2 Begründend führte die belangte Behörde im Wesentlichen aus, dass die Voraussetzungen für die Erteilung der grundverkehrsbehördlichen Genehmigung nach § 6 Abs. 2 NÖ GVG 2007 nicht vorlägen, weil die Käuferin nicht Landwirtin im Sinne des § 3 Z 2 NÖ GVG 2007 sei. Darüber hinaus seien innerhalb der gesetzlichen Frist zwei Interessenten aufgetreten, denen die Landwirteeigenschaft nach dem NÖ GVG 2007 zukomme und die erklärt hätten, in der Lage zu sein, den ortsüblichen Preis für die verfahrensgegenständlichen Grundstücke zu bezahlen. Deshalb sei dem gegenständlichen Rechtsgeschäft die grundverkehrsbehördliche Genehmigung gemäß § 6 Abs. 2 Z 1 NÖ GVG 2007 zu versagen gewesen.

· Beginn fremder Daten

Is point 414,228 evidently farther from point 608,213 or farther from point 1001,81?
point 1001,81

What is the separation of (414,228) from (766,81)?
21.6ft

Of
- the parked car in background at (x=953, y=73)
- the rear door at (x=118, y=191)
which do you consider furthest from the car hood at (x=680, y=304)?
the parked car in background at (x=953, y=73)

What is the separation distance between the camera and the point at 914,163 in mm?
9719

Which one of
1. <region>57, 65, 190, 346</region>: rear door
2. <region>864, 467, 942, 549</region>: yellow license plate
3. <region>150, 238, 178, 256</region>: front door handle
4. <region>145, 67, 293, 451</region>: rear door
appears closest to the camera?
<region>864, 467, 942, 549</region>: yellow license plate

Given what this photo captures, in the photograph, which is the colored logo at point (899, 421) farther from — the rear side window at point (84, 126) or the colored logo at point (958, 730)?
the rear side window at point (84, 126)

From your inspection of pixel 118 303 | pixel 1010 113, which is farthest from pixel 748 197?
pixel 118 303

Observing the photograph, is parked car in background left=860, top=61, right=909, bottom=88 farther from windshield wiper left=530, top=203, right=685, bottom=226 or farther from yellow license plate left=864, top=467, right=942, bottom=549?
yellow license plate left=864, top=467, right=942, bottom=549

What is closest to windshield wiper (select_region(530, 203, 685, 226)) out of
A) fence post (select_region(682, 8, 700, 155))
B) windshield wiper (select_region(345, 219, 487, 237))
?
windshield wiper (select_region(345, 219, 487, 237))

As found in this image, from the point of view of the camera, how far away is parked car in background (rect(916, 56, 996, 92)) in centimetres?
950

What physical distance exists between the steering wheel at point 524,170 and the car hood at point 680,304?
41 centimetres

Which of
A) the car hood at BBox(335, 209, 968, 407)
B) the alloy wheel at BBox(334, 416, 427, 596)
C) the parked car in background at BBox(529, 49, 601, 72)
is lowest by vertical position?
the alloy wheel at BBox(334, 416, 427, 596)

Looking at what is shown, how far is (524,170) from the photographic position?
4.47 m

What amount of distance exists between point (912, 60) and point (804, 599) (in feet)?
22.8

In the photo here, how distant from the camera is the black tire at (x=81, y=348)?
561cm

3 Die dagegen erhobene Beschwerde der Revisionswerberin wurde mit dem angefochtenen, nach Durchführung einer mündlichen Verhandlung ergangenen Erkenntnis mit der Maßgabe als unbegründet abgewiesen, dass der Spruch wie folgt zu lauten habe:
„Der Antrag der [Revisionswerberin] vom 4. September 2017 auf Erteilung der grundverkehrsbehördlichen Genehmigung für den Kaufvertrag vom 24. Mai 2017, ... abgeschlossen zwischen der [Verlassenschaft nach GG] als Verkäuferin einerseits und der [Revisionswerberin] als Käuferin andererseits, betreffend die Grundstücke ... mit einer Gesamtfläche von 30,9834 ha, wird gemäß den §§ 4, 6 Abs. 2 Z 1 und 4 iVm. § 1 Z 1 und 2, § 7 Abs. 1 und § 11 NÖ Grundverkehrsgesetz 2007, LGBl. 6800 (NÖ GVG) abgewiesen.“
Gleichzeitig wurde gemäß § 25a VwGG ausgesprochen, dass eine ordentliche Revision an den Verwaltungsgerichtshof unzulässig sei.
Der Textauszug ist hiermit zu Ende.